I applied this kind analysis to the funding solicitation work of the Jewish Federation of Greater Pittsburgh to equally powerful effect. In this case, some simple linear regression showed that of the greatest factors influencing the size of the gift was whether the gift was given online (even when holding donor age constant). Pushing customers to the website to donate increased the size of the gifts, and some tweaking to the website itself increased gift sizes even further. All that we needed to complete this analysis was a history of donations and some basic information about the donors and when they responded.

The barrier to basic A/B testing usually lies in company culture, not in cost or capabilities. Companies need to get wired for a "learning culture" that emphasizes marketing science over gut feel. This change must emanate from the senior executive team, and they have to understand how powerful data management and analysis can be to improve marketing response rates, revenues and profits.

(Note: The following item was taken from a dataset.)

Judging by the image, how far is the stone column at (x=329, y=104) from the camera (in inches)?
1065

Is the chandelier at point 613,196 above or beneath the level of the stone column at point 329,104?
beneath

As analysis professionals, we need to bring these smarts to the executive team so that they can bring culture change to the rest of the company. I try to remind myself of this goal periodically when I find myself tiring of yet another explanatory meeting with the VPs. Although sometimes repetitive and tiresome, the meetings to explain what we are planning to do after we test result in the executive support necessary to internalize the learning from the testing over the long term.

Friday, February 15, 2013

Revenge of the Data

I have been following with relish the story about Elon Musk's war with the New York Times over a negative review of their Tesla S electric vehicle. What I loved about Musk's retort to the New York Times story is how Tesla Motors managed to use device data to refute the story. The war ends up being a debate between the hard data in the device and the reporter's notes.

I take away three conclusions from this episode:
Reporter's vehicle log as annotated by an angry Elon Musk

  1. Data is power. Companies that think about information they could or already do have available and then exploit that data create sustainable competitive advantage through their installed base. I learned this first hand at PPG Industries, where we were able to use tint machine data to examine paint color usage by region. I only wish that PPG had been more open to using the color chip rack to collect data (discretely and privately) about user interactions with the display. At Vocollect, we are exploring a wide variety of ways to aggregate data from our wearable devices to enhance the user experience.
  2. Companies should get data in the hands of users. I see this war in part as a problem stemming from the New York Times reporter's inability to get all of the information he could have had available...information Tesla then gathered from the log files. Perhaps giving this information to the user in the first place in a snazzy interface could have prevented some of the reporter's frustrations. Heck, a number of device manufacturers give the data to users in an API and end up getting cool tools for their other users for free, created essentially by fans of the brand.
  3. Don't get into a pissing match in public. Elon Musk, known for his huge ego, could have been more diplomatic and apologetic to the reporter. Abusing customers or potential customers does not position the brand for success. And essentially accusing a reporter at one of the most prestigious papers in the world of journalistic fraud qualifies as abusing potential customers in my book. Tesla Motors might have gotten a better response from the Times and better publicity by working with them to diagnose what had happened rather than by working against them. Unless you believe that all publicity is good publicity, in which case Musk did the right thing by making this story huge.\
I will anxiously await the innovations from car companies and any other company that has direct interaction with the actual consumer, enabling us to understand and improve our own behavior. As you know if you read this blog regularly, I hope to be at the forefront of that user empowerment given my sincere belief in the power of some Major Data Geekitude to improve our collective future.